* Exercise passage
::::::::
Further, the Social Security Administration last week updated its policies for spousal and survivor benefits. SSA considers a claimant to be the worker’s spouse for benefit purposes if the state of the worker’s domicile would allow the claimant to inherit a spouse’s share of the worker’s personal property if the worker died without leaving a will.

(Below is an interactive graphic from the Post’s Emily Chow showing where gay marriage is legal, where it has been banned and where it has been challenged.)

More than nine-tenths of current federal employees are covered by Social Security, although about three-fourths of current retirees worked under a program that does not include that benefit.

Even before the decision, both same-sex and opposite-sex domestic partners who meet certain qualifications were covered under some federal employee benefits—for example, using sick leave to care for an ill family member. However, domestic partners of either gender remain ineligible for the two highest-value federal benefits, retirement survivor annuities and health insurance coverage.

Also, some benefits that are available to domestic partners apply only to same-sex, not opposite-sex, partners—for example, eligibility for long-term care insurance and eligibility to cover a child of a partner under health insurance in certain circumstances (even in those cases the partner himself or herself is not eligible).

Prior to the U.S. v. Windsor decision, the reasoning was that opposite sex domestic partners had the option to get married and become eligible for benefits, where same-sex partners didn’t–even if they were married, they wouldn’t have qualified due to DOMA.

“To the extent that there are benefits that we extended only to same-sex but not different-sex domestic partners prior to the Windsor decision, those programs are being reviewed,” the spokesperson said in the e-mail.

The White House earlier this year proposed making domestic partners of either gender eligible for health insurance coverage, but Congress has not taken up that proposal.
::::::::
* Data section
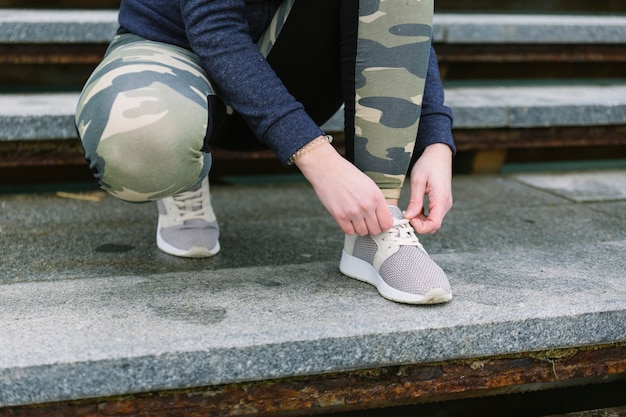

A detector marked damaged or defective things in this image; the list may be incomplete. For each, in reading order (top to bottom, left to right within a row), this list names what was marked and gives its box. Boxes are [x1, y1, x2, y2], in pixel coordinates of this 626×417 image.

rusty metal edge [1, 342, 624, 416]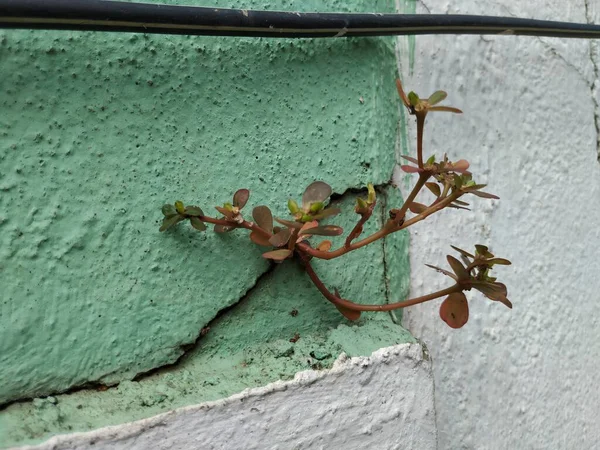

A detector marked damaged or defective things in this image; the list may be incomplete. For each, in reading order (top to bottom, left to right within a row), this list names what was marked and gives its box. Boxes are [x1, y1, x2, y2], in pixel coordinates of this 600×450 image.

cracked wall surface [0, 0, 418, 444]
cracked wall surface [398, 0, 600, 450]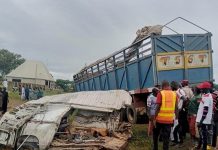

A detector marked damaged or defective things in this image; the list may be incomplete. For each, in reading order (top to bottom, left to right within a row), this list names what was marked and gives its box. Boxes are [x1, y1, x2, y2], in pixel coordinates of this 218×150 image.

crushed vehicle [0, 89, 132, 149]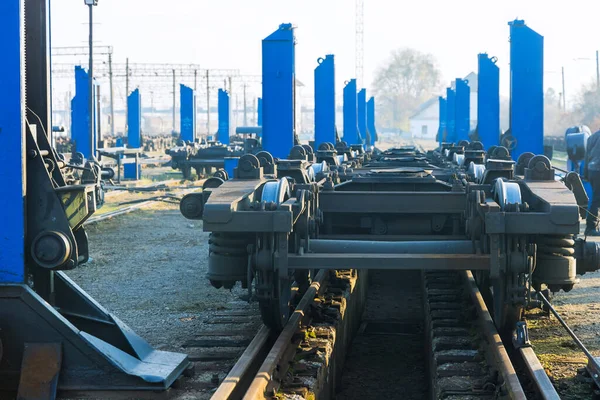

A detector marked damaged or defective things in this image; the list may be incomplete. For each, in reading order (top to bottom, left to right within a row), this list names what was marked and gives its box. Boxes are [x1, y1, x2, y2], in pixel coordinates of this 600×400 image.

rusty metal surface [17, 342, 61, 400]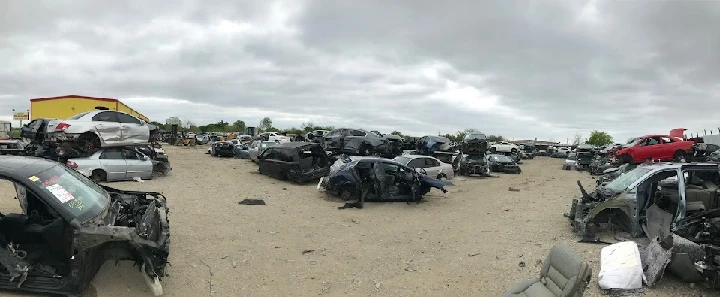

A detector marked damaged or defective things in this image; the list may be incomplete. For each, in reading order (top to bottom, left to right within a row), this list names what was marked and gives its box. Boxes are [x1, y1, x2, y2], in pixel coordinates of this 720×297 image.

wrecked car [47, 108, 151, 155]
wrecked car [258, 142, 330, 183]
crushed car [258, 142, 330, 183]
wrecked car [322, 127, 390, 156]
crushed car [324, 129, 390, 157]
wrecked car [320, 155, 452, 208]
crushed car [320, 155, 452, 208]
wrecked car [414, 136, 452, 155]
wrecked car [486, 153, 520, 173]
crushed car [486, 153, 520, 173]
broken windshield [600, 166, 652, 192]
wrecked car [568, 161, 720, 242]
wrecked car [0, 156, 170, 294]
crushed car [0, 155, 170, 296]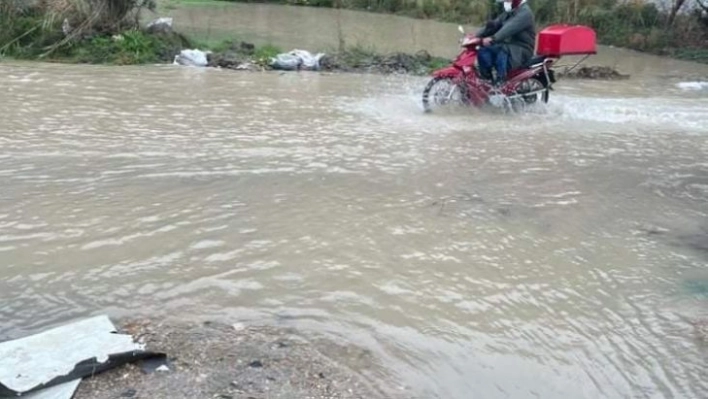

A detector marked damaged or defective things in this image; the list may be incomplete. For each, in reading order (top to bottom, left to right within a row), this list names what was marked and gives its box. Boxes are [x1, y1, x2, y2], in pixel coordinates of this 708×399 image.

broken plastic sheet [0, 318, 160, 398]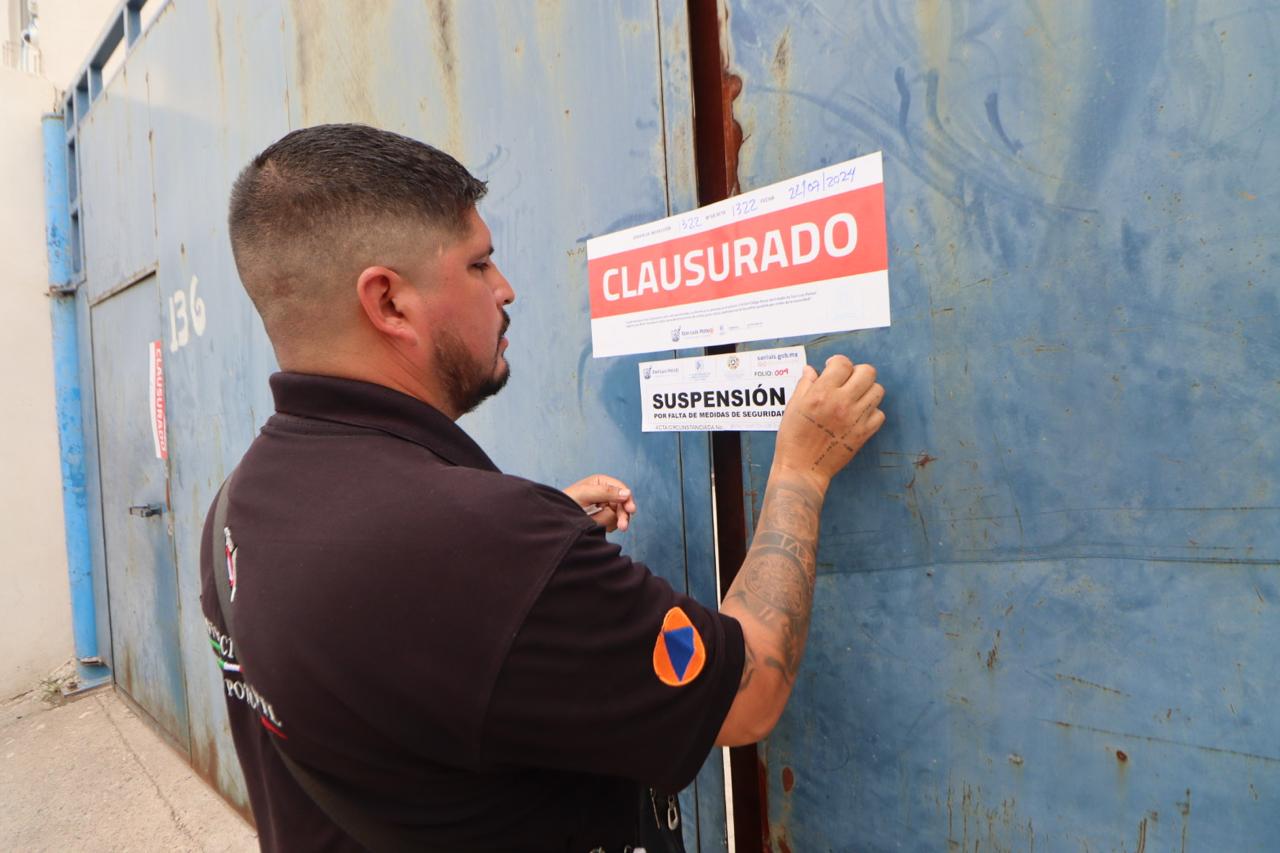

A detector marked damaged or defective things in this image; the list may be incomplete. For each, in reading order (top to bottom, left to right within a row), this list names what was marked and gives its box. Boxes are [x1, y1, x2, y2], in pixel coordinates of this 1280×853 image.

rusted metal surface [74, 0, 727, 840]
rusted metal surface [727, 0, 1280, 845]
::::::::
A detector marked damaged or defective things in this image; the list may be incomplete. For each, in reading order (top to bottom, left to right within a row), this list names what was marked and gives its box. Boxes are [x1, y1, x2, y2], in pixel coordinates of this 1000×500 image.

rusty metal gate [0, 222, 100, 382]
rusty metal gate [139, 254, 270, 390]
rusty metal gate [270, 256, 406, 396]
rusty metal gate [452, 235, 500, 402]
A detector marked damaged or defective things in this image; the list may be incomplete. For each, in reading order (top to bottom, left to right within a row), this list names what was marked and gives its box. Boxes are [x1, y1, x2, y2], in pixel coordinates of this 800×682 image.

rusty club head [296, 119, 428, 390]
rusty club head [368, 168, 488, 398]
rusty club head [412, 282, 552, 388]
::::::::
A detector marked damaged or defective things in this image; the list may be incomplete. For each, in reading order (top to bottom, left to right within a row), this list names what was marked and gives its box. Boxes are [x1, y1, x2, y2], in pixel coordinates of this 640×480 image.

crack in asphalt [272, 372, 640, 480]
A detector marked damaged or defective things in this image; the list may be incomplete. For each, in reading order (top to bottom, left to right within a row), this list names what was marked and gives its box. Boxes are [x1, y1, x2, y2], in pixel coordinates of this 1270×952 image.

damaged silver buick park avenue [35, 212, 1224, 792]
::::::::
* The problem
Repeat word for word the part of the passage on federal benefits for domestic partners and spouses that runs between "Prior to the U.S." and "in the e-mail.", inclusive.

* Answer to the problem
Prior to the U.S. v. Windsor decision, the reasoning was that opposite sex domestic partners had the option to get married and become eligible for benefits, where same-sex partners didn’t–even if they were married, they wouldn’t have qualified due to DOMA.

“To the extent that there are benefits that we extended only to same-sex but not different-sex domestic partners prior to the Windsor decision, those programs are being reviewed,” the spokesperson said in the e-mail.